The long-term view is behind the decision by shipping giant UPS to invest in 12 additional compressed natural gas fueling stations and 380 CNG heavy-duty trucks.
“We own our fleet and our infrastructure. That allows us to invest for the long-term, rather than planning around near-term fluctuations in fuel pricing,” UPS explained when announcing its investment earlier this year.
When major shipping companies such as UPS switch significant portions of their fleets to alternative fuel vehicles, those who don’t will miss the savings and fall behind their competition. From 2011 through 2014, fleets averaged a $2-per-gallon savings with natural gas compared with diesel fuel. For a heavy-duty pickup truck consuming 2,000 gallons per year, this equated to a $4,000 savings. For a Class 8 weight segment, or heavy-duty truck, consuming 20,000 gallons, the savings reached $40,000.

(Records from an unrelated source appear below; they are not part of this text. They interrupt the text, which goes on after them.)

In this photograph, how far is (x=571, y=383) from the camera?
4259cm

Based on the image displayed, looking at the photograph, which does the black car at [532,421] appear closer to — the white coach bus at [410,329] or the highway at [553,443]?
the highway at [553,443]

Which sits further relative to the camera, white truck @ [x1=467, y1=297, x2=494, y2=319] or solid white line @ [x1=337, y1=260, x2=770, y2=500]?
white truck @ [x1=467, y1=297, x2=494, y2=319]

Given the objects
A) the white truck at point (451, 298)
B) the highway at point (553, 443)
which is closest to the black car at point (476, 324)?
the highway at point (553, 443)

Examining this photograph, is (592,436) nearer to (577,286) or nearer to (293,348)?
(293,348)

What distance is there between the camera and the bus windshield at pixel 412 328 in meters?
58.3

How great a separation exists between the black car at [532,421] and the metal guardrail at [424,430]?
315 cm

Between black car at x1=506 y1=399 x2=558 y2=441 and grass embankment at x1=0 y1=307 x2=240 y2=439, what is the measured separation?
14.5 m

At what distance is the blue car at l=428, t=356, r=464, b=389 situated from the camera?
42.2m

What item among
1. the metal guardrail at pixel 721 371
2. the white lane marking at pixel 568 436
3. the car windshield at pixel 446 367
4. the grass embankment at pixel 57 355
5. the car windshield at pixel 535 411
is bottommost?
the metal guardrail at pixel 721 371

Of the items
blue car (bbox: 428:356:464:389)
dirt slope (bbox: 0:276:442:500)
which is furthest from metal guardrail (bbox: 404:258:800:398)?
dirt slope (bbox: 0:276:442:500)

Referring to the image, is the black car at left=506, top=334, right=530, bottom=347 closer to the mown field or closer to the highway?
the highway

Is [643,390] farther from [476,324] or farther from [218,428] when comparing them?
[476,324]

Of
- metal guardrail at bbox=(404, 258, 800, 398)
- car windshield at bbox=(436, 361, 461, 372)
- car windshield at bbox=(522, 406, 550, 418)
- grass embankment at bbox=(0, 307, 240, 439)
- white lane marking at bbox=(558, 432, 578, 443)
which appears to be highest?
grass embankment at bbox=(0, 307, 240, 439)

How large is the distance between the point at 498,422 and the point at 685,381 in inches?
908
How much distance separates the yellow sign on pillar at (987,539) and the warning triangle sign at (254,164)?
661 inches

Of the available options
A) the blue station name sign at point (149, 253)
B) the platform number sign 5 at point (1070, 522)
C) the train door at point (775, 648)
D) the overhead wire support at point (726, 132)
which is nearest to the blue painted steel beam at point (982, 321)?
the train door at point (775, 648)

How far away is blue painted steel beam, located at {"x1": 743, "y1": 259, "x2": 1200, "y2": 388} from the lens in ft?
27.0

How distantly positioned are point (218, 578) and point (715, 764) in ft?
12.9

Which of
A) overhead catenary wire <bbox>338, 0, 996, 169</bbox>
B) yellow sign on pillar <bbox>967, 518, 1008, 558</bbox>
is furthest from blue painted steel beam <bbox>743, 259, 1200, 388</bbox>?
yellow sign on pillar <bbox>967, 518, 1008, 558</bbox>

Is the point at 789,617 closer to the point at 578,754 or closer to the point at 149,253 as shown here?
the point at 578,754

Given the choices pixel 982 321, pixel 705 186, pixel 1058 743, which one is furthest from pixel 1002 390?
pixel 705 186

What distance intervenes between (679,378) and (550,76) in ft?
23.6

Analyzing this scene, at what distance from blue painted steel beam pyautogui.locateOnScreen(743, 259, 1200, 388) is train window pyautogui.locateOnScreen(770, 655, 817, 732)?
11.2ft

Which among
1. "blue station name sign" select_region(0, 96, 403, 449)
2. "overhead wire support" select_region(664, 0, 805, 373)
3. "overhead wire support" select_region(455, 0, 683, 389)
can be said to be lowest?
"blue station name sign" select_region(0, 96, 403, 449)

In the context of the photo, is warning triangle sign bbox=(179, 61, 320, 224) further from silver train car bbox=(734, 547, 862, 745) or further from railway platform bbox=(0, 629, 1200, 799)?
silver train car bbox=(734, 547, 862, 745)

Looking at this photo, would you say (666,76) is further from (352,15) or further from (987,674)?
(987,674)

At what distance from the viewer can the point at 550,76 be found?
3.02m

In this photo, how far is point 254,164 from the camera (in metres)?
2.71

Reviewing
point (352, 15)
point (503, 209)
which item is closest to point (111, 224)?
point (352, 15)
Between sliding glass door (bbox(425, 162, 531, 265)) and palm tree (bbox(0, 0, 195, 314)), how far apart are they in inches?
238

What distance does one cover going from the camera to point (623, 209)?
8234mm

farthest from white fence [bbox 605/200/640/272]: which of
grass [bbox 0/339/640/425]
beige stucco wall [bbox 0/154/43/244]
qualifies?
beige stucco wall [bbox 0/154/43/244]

There’s more to this than just the fuel-cost savings. The 2016 Paris Agreement on climate change and the Environmental Protection Agency’s proposed Phase 2 GHG Standards for medium- and heavy-duty vehicles will force the trucking industry to reduce carbon emissions. Vehicles will need to change in order to comply, and NGVs will have an advantage.
We saw this in 2010 when regulations limiting emissions of particulate matter and oxides of nitrogen were introduced for medium- and heavy-duty trucks. Manufacturers were forced to add expensive exhaust after-treatments to diesel engines, but there were no changes for NGVs because they were cleaner.
As regulations become more stringent, the engine technology offering the lowest possible carbon emissions at the lowest possible price will ultimately win.
The technology to meet the proposed EPA Phase 2 GHG regulations already exists for natural gas engines and can offer long-term benefits across a broad range of heavy-duty vehicles. The new ISL G Near Zero 8.9-liter natural gas engine from Cummins-Westport — a joint venture between Westport and engine manufacturer Cummins — already meets these proposed standards through 2027. Moreover, the technology can exploit the ultra-high octane properties of natural gas to create advanced, high-efficiency powertrains that match, or even exceed, diesel engine performance.
The cost advantage of natural gas will increase. According to industry estimates, full compliance with the proposed EPA regulations will add several thousand dollars to the cost of vehicles running on conventional fuels — as much as $11,000 extra for a tractor trailer in 2024. As GHG rules tighten, NGVs will cost less than compliant conventional fuel vehicles, creating a compelling economic argument even without factoring in fuel savings. Fleet owners should focus on the environmental benefits of NGVs now and reap the economic benefits in the future.
Federal and state governments are on board with NGVs and are offering the trucking industry incentives to adopt natural gas in recognition of the environmental benefits. In December, Congress passed the Fixing America’s Surface Transportation Act, which offers weight exemptions to heavy-duty natural gas trucks. The California Air Resources Board also plans to make it easier for fleets to adopt more sustainable solutions. Its 2016-17 Low Carbon Transportation and Fuels Investments budget proposes allocating $175 million for zero- and near-zero-emission heavy-duty vehicle projects, including incentives for new low-NOx natural gas trucks.
With the real long-term cost differentials, inherently low carbon emissions and technology that complies with upcoming GHG regulations, NGVs are a smart choice. The trucking industry needs to look to the future — which is really just around the corner — and decide where it wants to be. Heavy-duty fleet owners have a choice: They can either start planning for a move to alternative fuels now or face a costly future when the inevitable happens.
Editor’s note: Brad Douville is vice president of business development at Westport and a mechanical engineer by trade. He has more than 20 years’ experience in the alternative fuel heavy-duty automotive industry.